OBJECTIVES:
- A) Decide whether each statement below agrees with the review of the border novel, answering yes or no and quoting the words from the review that settle it. (i) Martín joins a column of Union buffalo soldiers who are hunting Apaches in Mexico. (ii) The villains are kept at the center of most of the action. (iii) Lawrence Clark Powell called the book the best fiction yet drawn from border life.
- B) Carry on the review of the border novel, starting after its final sentence.

PASSAGE PROVIDED:
He is sent to assassinate a rival of Castro’s but dislikes and objects to the task. There is a bucolic interlude as he settles with a sympathetic Mexican family on an idyllic hacienda.
Martín joins up with a column of Union buffalo soldiers who have come, with permission, south of the border hunting Apaches – portrayed as truly ferocious foes, detested by Mexicans and Americans alike. The troop is commanded by Major Starke Colton, whom Martín met back in Fort Jefflin, Texas, and he too is a key character. Martín displays courage and skill. In danger now in both countries, he nevertheless decides to return to the States, and is taken on as a Texas Ranger, where yet again, he is deployed south of the border, once more with Mexican permission (Castro’s brother has become the new governor of Chihuahua), again to hunt Apaches.
In the last-chapter climax, Martín will confront an old enemy, with a tragic outcome. Todo acaba en lágrimas.
The action throughout the book is dealt with in an almost matter-of-fact way, described from Martín’s point of view, which may reflect Lea’s experience of close-quarters fighting, which he had reported on and painted. It’s interesting how the bad guys are generally kept out of the action, and they are all the more threatening for being an unseen danger.
The prose is often lyrical, like Zane Grey but good, and Lea excels at conjuring up the landscape, wildlife and atmosphere of the wonderful country in question – where in fact a majority of the narrative is set. Time magazine’s review of the novel talked of “Lea’s fine descriptive writing, a love for the West that is conveyed with grace and dignity, an authentic sense of place.” One Goodreads reader commented, “The land is a character in this story. The author’s description of the land is so good that when he wrote about the wind and dust I could feel the grit.”
The book was indeed very well received. Lou Rodenberge, of McMurry College, said that the novel is “…the best to date of all fiction created from materials of border life”, and Lawrence Clark Powell called it “One of the finest of all Southwest novels by a Southwesterner, whose power with pencil and paint is perfectly matched by his way with words.”

DATASET:
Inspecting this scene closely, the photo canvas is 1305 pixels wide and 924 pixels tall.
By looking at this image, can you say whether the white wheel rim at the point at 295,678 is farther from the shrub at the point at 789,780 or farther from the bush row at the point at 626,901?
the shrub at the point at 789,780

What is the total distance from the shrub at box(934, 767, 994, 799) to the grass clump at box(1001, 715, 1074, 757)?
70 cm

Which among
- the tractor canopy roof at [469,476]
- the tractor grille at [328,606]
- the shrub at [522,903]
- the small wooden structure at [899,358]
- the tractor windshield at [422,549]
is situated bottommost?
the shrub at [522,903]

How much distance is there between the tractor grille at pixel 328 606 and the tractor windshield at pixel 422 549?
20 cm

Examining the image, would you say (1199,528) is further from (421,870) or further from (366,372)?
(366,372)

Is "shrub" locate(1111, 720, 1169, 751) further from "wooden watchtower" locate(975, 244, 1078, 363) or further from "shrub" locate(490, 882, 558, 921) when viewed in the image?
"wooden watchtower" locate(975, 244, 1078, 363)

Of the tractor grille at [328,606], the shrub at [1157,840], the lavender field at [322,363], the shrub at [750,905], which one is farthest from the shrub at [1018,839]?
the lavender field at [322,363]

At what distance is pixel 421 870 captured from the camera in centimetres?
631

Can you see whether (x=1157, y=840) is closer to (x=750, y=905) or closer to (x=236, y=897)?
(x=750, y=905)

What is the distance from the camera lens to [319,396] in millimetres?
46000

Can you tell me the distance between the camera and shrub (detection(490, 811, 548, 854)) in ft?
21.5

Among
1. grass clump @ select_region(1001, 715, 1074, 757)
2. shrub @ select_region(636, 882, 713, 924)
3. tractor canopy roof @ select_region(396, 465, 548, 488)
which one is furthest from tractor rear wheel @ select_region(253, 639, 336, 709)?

RESULTS FOR THE EXERCISE:
- A)
(i) Yes: "Martín joins up with a column of Union buffalo soldiers who have come, with permission, south of the border hunting Apaches"
(ii) No: "the bad guys are generally kept out of the action"
(iii) No: "Lou Rodenberge, of McMurry College, said that the novel is “…the best to date of all fiction created from materials of border life”"

- B)
Powell says “with paint”, because Lea illustrated the book himself, with superb chapter headings in red pen-and-ink, and he decorated the original binding too. Another reader on Goodreads remarked, “I bought this book in an antique store – published 1952 in the old style, wherein the actual cover, not just the jacket, is illustrated, the drawing wrapping around the front, spine & back.”
There are some curious features of the book, almost weaknesses you might say, such as Lea’s decision to render Spanish dialogue (Martín’s Spanish is very good) with a rather stilted literal translation into English. When it came to the movie version, they took an equally strange decision to have Mitchum speak English with a Spanish accent when in Mexico and ‘plain English’ when in Texas. Of course they could have used subtitles in the movie but the book is published either in Spanish or English, so I suppose the author needed some way of differentiating.
They made much bigger changes in the movie, most notably a love story between the hero and Major Colton’s wife, Ellen in the book, Helen (Julie London) in the film. In the novel Ellen is indeed unfaithful to the major, but not with Brady, and Brady’s fondness for the Texas Ranger captain’s daughter is a very minor matter. I suppose Hollywood movies needed their love interest. But I do think the movie, well directed by Robert Parrish, did capture much of the quality of the book, and Mitchum, who so often sleepwalked through parts, loved Mexico and invested the character of Brady with real power, in one of his better performances. But click here for more on the film version.
Meanwhile, I heartily recommend the book.

4 Responses
“like Zane Grey but good” made me chuckle. Excellent review of a splendid book.
🙂
Thanks for the review. I was lucky enough to come across this book at an antique mall a few years back. I was really thrilled because I knew of its high quality. A fantastic book. I also highly recommend to all the tremendous volume that collects Lea’s WWII writings, drawings, and paintings. It is awesomely put together.
Excellent.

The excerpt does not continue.